The rest of this work is organized as follows. The section “Related work” reviews related works, the section “Image-based feature representation” describes the proposed MITD-Net framework, the section “Results and discussion” discusses the results obtained, and finally, the section “Conclusions” is the conclusions.
Related work
In this section, several studies on ITD and prediction are reviewed, focusing on the challenges posed by malicious activities carried out by authorized personnel within organizations40. The following paragraphs highlight significant contributions to this field. Insider threats present a substantial challenge due to the authorized access these individuals have to sensitive information and systems. These threats are distinct as they behave maliciously, which makes them hard to observe and forecast, since they emerge within one’s organization. Knowledge of user behavior and assessment of that behavior is essential in order to prevent risks before they become security incidents. Recent developments in ML, particularly DL, offer promising techniques to discern and anticipate such behaviors. However, the complexity of insider activities necessitates the development of more sophisticated and computationally efficient predictive models.
In41, the authors focused on classifying untrusted users in a cloud environment employing ML techniques. Four different classical ML classifiers, namely Decision Tree (DT), Logistic Regression, Random Forest Classifier, and K-nearest Neighbor (KNN), along with a DL model. The DL model outperformed the other models, achieving an accuracy of 88% and an AUC value of 0.856. In42, the authors proposed a technique for detecting insider threats that combines stacked LSTM and stacked GRU attention models, demonstrating strong robustness in identifying insider threats. The multi-edge weight relational graph neural network (MEWRGNN) is a novel method introduced in43 to enhance the anomaly detection of insider threats. Accurate anomaly detection relies on the ability of this method to capture the changing contextual connections of user activities across time. The MEWRGNN approach also provides interpretability by value assignment of the different edge-representation properties. It also proved that it could learn from less training data, ensuring the adoption of quick and accurate insider threat analysis. It also provided plain language findings for security researchers, which helped examine the discovered risks.
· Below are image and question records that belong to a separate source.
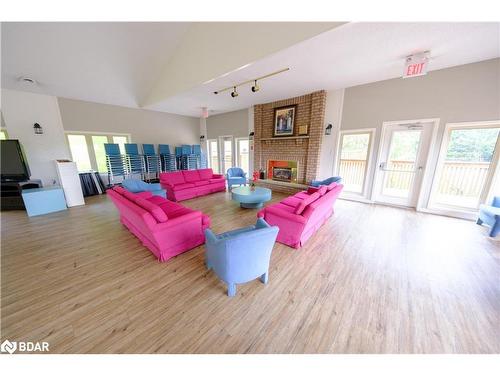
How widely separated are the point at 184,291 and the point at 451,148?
18.2 ft

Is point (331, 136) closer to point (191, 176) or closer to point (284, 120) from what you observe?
point (284, 120)

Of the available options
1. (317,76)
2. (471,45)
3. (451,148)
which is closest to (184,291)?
(317,76)

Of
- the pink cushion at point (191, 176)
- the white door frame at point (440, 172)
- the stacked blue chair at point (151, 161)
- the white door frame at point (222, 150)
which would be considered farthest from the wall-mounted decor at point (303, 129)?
the stacked blue chair at point (151, 161)

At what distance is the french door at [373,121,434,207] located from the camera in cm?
384

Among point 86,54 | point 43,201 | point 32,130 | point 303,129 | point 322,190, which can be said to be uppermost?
point 86,54

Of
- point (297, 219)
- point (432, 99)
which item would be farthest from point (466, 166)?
point (297, 219)

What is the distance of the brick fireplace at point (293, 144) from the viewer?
487 centimetres

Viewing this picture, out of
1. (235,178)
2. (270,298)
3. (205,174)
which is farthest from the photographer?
(205,174)

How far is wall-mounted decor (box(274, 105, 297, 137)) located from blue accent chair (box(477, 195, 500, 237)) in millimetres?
4216

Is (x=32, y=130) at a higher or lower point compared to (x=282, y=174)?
higher

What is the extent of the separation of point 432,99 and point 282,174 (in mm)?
3797

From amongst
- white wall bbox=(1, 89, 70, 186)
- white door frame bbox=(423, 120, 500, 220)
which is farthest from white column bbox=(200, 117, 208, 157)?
white door frame bbox=(423, 120, 500, 220)

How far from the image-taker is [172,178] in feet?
16.2
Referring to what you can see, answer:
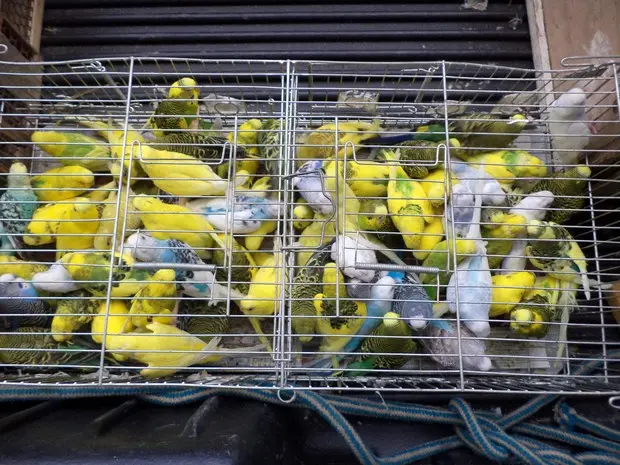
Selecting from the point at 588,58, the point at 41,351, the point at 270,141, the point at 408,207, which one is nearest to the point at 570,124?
the point at 588,58

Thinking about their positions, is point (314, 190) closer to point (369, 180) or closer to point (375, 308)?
point (369, 180)

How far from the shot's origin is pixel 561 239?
1.14m

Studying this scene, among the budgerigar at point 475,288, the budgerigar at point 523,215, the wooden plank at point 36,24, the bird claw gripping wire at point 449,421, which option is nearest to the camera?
the bird claw gripping wire at point 449,421

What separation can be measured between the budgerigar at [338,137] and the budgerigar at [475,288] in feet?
1.08

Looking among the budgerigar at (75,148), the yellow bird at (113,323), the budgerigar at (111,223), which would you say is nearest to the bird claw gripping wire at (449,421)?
the yellow bird at (113,323)

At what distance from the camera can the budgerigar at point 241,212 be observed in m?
1.18

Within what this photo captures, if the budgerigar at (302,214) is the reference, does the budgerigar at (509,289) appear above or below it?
below

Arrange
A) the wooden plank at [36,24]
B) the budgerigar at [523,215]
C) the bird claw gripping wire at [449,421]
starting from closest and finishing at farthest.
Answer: the bird claw gripping wire at [449,421] → the budgerigar at [523,215] → the wooden plank at [36,24]

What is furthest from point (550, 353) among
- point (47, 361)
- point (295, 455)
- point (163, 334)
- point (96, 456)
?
point (47, 361)

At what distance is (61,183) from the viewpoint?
4.22ft

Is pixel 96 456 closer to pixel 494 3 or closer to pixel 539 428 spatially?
pixel 539 428

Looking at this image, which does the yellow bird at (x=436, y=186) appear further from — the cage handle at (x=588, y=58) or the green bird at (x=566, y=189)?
the cage handle at (x=588, y=58)

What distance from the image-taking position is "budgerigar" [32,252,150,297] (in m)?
1.11

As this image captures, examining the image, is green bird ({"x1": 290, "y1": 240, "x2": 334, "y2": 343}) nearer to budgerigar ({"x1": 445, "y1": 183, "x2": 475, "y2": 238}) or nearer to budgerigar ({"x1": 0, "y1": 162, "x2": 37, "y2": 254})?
budgerigar ({"x1": 445, "y1": 183, "x2": 475, "y2": 238})
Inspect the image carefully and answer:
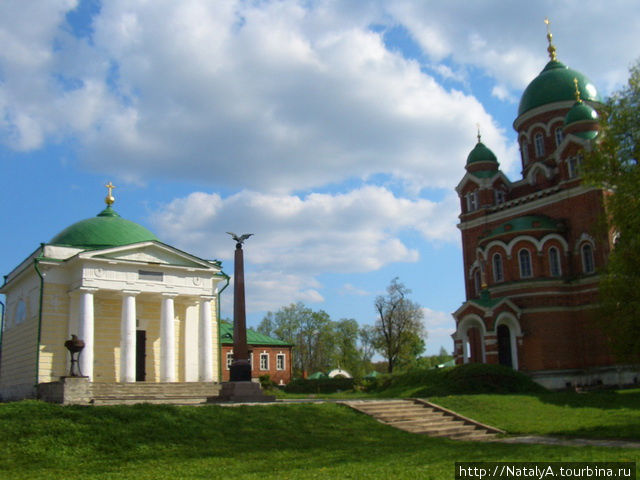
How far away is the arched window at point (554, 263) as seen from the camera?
36.3 m

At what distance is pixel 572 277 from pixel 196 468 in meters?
30.5

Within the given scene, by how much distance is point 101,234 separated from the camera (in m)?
29.0

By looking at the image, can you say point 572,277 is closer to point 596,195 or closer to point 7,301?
point 596,195

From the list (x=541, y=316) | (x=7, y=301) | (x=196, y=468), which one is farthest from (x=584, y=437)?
(x=7, y=301)

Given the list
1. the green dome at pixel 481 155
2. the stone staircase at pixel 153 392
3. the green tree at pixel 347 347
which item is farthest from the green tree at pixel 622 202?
the green tree at pixel 347 347

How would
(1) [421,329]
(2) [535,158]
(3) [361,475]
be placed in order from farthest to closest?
(1) [421,329] → (2) [535,158] → (3) [361,475]

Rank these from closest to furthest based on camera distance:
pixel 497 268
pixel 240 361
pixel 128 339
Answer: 1. pixel 240 361
2. pixel 128 339
3. pixel 497 268

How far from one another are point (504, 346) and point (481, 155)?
46.9 feet

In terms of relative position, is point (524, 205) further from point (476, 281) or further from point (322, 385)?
point (322, 385)

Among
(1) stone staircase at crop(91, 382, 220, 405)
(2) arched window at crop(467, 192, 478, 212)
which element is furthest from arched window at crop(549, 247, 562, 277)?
(1) stone staircase at crop(91, 382, 220, 405)

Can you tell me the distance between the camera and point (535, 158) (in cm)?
4344

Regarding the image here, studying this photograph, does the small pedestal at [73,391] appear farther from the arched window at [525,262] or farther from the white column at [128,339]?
the arched window at [525,262]

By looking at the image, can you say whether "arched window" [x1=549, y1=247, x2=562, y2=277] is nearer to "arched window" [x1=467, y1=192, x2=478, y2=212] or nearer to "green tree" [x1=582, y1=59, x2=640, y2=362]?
"arched window" [x1=467, y1=192, x2=478, y2=212]

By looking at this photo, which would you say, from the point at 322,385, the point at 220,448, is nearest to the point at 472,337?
the point at 322,385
The authors in22 employ a multi-step procedure for data preprocessing, followed by bi-directional LSTM (bi-LSTM) networks and binary support vector machines (SVM) for ITD from malicious users within the organization. Comparing this method with existing methods demonstrates significant performance improvements. Its main advantages are that it is simple, flexible, and can identify malicious users. The CMU-CERT dataset’s imbalance problem is the focus of future research. In addition, DL methods have been shown to enhance the performance of intrusion detection systems. DL models that can detect and classify various forms of cyberattacks include recurrent neural networks (RNNs) and CNNs. As these models support the complexity and unpredictability of network traffic data, it results in fine and accurate intrusion detection. Combining the DL solutions with the conventional intrusion detection solutions can considerably improve the performance of the system44.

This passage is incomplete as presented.